Reading c-style structures from disk

@kornel, those seem like decent ideas, if I wasn't constrained by formats I cannot control. Luckily I can control what this will be used for (3 different file types/structures so far), and so "well if you use it with XYZ rust type, it'll break" isn't a large concern of mine. I'm decoding C-defined POD types, that's it. That it will break on some things you can pass in is OK for now. I have read the Rust Koans and so I know I'm violating the 3rd, but I will definitely be looking into bytemuck as others have suggested, so I can see if applying the POD trait there is appropriate to constrain this further so it can't be misused.

I have constrained the unsafe usage to a single line now, and I don't think I have any memory unsafety anymore, as long as T is a POD type, which I can't enforce with baseline Rust it seems.

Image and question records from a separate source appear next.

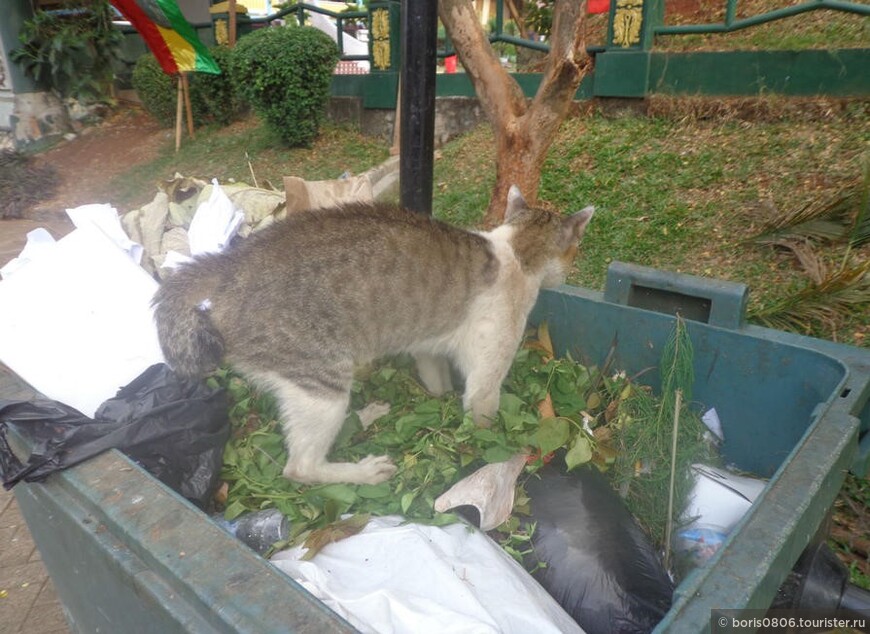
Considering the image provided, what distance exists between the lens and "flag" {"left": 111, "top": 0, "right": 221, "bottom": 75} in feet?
28.0

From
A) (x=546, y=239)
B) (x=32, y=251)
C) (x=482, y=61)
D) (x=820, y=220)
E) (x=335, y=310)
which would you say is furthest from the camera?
(x=820, y=220)

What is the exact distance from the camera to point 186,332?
7.86 ft

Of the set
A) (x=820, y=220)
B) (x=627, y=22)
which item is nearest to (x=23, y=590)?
(x=820, y=220)

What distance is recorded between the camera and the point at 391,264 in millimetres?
2682

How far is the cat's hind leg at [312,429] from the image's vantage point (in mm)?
2533

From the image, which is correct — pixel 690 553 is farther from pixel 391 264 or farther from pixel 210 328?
pixel 210 328

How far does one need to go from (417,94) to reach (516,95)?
5.07ft

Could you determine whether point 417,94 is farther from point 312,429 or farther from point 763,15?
point 763,15

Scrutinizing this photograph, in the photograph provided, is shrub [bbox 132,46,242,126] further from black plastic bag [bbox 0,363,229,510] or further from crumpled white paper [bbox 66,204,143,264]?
black plastic bag [bbox 0,363,229,510]

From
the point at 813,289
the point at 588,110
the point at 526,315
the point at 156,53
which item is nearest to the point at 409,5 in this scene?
the point at 526,315

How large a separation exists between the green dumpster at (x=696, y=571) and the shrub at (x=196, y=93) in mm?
9591

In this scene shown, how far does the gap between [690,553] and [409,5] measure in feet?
7.84

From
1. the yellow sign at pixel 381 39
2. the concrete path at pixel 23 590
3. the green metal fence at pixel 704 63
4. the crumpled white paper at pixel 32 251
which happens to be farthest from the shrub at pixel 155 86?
the concrete path at pixel 23 590

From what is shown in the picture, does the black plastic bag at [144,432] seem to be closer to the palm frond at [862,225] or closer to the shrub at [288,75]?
the palm frond at [862,225]
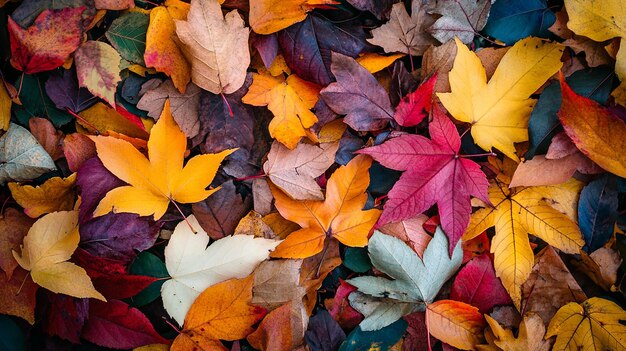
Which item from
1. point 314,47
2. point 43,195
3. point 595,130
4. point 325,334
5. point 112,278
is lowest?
point 325,334

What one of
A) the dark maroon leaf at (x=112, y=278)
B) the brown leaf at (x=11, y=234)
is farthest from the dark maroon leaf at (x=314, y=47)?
the brown leaf at (x=11, y=234)

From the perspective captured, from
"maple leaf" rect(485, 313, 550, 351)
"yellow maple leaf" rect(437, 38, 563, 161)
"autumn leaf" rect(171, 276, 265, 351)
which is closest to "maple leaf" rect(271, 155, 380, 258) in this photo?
"autumn leaf" rect(171, 276, 265, 351)

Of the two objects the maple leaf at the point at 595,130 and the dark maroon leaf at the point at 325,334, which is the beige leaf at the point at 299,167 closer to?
the dark maroon leaf at the point at 325,334

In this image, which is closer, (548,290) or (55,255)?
(55,255)

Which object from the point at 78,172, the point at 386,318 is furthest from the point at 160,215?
the point at 386,318

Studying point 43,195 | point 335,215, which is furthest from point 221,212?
point 43,195

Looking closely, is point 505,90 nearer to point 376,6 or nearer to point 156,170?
point 376,6
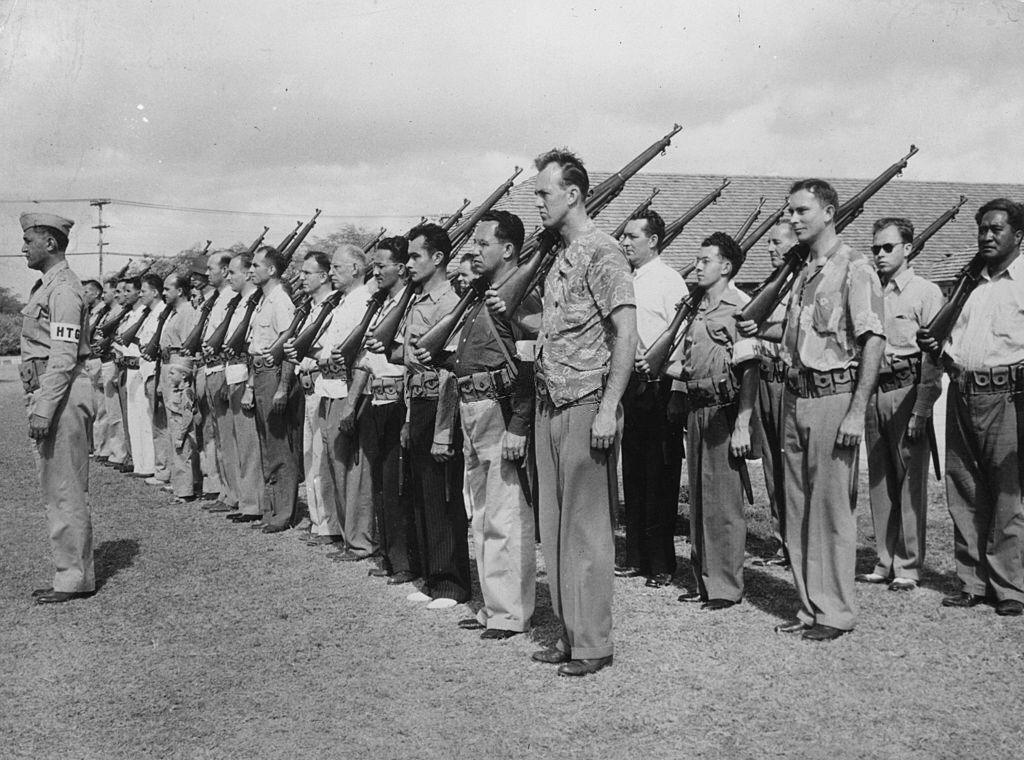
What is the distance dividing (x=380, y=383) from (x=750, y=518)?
3610 mm

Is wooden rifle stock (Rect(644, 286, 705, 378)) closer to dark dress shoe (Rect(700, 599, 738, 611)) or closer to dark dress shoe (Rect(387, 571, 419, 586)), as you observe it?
dark dress shoe (Rect(700, 599, 738, 611))

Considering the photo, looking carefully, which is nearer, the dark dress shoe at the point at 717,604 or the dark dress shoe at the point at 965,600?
the dark dress shoe at the point at 965,600

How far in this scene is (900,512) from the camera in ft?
20.7

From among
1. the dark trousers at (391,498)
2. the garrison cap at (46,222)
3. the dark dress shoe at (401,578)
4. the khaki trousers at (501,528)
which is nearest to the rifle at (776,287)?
the khaki trousers at (501,528)

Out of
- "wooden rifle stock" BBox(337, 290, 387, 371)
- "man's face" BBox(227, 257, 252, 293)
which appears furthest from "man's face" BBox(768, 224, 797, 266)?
"man's face" BBox(227, 257, 252, 293)

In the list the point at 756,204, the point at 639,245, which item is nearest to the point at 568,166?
the point at 639,245

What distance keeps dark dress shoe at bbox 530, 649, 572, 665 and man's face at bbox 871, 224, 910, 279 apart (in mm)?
3504

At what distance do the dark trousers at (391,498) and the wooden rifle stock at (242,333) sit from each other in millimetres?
2326

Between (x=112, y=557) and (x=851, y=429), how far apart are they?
18.4ft

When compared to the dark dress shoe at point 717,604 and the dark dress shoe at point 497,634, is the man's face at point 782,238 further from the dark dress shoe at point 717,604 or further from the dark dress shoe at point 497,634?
the dark dress shoe at point 497,634

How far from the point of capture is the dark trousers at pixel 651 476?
6.54 m

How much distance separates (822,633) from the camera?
5039 millimetres

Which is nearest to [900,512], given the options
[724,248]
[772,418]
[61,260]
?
[772,418]

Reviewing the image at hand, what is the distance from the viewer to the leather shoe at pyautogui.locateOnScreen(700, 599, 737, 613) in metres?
5.79
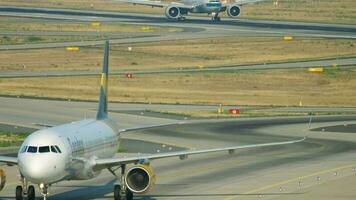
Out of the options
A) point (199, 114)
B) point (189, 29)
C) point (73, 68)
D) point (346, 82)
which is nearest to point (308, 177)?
point (199, 114)

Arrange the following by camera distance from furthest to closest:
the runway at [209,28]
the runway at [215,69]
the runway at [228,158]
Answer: the runway at [209,28] → the runway at [215,69] → the runway at [228,158]

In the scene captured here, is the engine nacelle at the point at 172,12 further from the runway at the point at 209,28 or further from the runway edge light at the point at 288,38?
the runway edge light at the point at 288,38

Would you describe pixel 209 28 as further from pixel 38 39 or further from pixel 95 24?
pixel 38 39

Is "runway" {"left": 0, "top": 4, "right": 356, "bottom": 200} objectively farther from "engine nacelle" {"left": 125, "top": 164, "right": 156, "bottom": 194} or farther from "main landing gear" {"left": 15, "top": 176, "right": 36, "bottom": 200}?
"engine nacelle" {"left": 125, "top": 164, "right": 156, "bottom": 194}

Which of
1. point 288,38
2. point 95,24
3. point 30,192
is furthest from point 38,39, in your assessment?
point 30,192

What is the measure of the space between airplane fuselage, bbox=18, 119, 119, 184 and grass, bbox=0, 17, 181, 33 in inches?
4630

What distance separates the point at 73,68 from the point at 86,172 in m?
76.8

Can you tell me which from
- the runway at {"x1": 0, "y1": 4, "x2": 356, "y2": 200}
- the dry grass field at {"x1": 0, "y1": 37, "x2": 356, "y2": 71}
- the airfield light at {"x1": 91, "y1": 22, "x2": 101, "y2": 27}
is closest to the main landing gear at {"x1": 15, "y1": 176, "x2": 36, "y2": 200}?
the runway at {"x1": 0, "y1": 4, "x2": 356, "y2": 200}

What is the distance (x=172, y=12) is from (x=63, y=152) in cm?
14439

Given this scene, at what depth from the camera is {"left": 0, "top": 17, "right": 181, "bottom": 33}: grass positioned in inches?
6754

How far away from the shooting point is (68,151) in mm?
47938

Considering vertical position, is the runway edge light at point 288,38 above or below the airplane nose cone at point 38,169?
below

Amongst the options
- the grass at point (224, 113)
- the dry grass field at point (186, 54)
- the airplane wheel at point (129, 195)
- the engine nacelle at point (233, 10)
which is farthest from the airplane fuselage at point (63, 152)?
the engine nacelle at point (233, 10)

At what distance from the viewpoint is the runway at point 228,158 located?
5597 centimetres
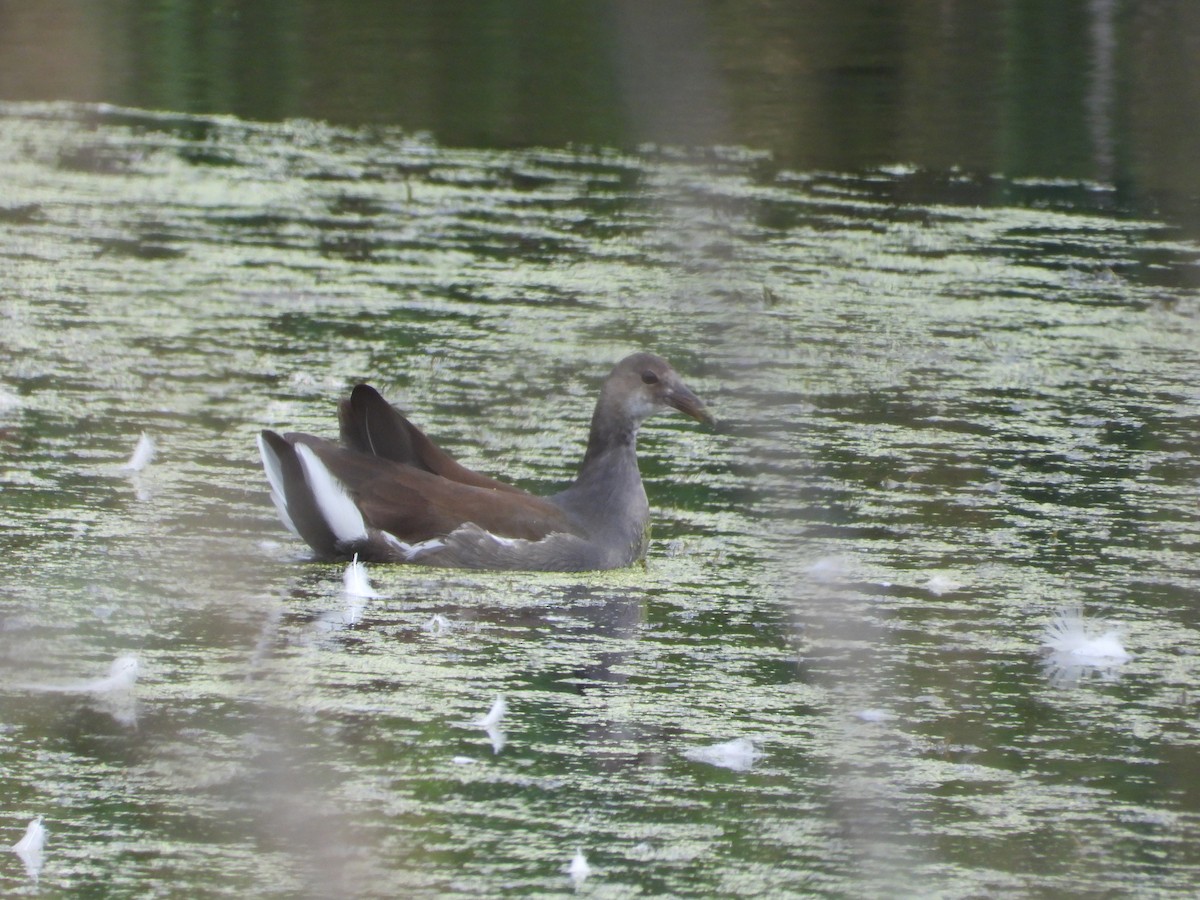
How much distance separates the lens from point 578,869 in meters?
3.41

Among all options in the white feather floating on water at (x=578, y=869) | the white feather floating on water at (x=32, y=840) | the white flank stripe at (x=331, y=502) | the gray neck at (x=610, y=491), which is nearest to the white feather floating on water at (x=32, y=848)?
the white feather floating on water at (x=32, y=840)

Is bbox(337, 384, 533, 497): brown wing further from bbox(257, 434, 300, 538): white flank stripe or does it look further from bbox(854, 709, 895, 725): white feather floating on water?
bbox(854, 709, 895, 725): white feather floating on water

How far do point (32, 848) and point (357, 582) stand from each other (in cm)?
187

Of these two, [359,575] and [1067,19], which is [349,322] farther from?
[1067,19]

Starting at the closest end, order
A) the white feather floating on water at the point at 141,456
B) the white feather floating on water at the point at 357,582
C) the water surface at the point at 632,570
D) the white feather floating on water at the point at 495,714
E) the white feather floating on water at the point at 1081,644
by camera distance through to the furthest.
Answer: the water surface at the point at 632,570, the white feather floating on water at the point at 495,714, the white feather floating on water at the point at 1081,644, the white feather floating on water at the point at 357,582, the white feather floating on water at the point at 141,456

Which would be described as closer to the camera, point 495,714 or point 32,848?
point 32,848

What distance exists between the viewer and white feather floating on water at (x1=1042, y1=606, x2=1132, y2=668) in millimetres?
4789

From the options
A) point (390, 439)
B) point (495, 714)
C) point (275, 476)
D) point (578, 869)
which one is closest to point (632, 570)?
point (390, 439)

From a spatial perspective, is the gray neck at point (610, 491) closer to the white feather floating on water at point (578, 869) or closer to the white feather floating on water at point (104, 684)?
the white feather floating on water at point (104, 684)

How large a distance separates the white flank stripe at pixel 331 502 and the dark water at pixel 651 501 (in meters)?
0.13

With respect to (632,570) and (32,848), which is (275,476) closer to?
(632,570)

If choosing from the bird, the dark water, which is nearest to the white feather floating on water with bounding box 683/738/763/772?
the dark water

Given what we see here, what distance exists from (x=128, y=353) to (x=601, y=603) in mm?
2847

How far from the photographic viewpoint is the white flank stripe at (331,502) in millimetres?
5383
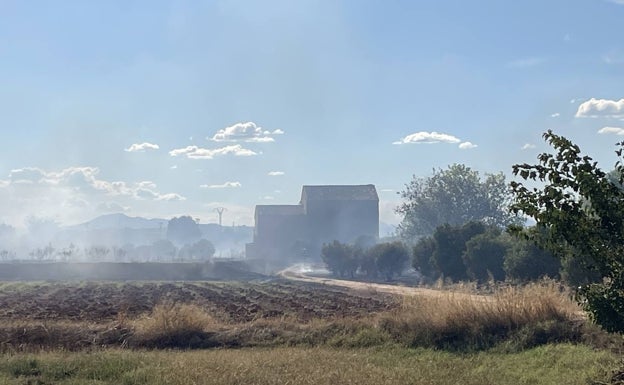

// Reads in the specified struct from the specified path.  If there is not an exact match on size, returns an error
fn read_struct<T: Default, P: AsRef<Path>>(path: P) -> std::io::Result<Box<T>> {
    let path = path.as_ref();

    // Compare the type's size to that of the file we're reading from, returning on error
    let struct_size = ::std::mem::size_of::<T>();
    let num_bytes = fs::metadata(path)?.len() as usize;
    if struct_size != num_bytes {
        return Err(std::io::Error::new(
            std::io::ErrorKind::Other,
            format!(
                "Length of file did not match structure specified.  File length: {}, Expected: {}",
                num_bytes, struct_size
            ),
        ));
    }

    // Open the file to read from
    let mut reader = BufReader::new(File::open(path)?);
    // Initialize the memory we're going to write into
    let mut boxed_value = Box::new(T::default());
    // Get a pointer to write to directly from the file.  Pointer doesn't leak, as boxed_value still owns the memory
    let ptr_from_box: *mut T = &mut *boxed_value;
    // Turn the pointer we have into a slice so we can read into it from BufReader
    let buffer = unsafe { slice::from_raw_parts_mut(ptr_from_box as *mut u8, num_bytes)};
    // Do the actual read from disk into the memory that boxed_value allocated above.  If this goes wrong, boxed_value still owns the memory, and destructs it
    reader.read_exact(buffer)?;
    // Read went fine, so return the box, as it's been populated with the contents of the file
    Ok(boxed_value)
}

I agree that the Box::new_uninit() functionality is what I really want so I don't need to initialize it, but for stable right now I think what's above only has known limitations (TOCTOU, and POD dependence), and no actual flaws. But that's the whole point of posting this topic: to have those pointed out to me.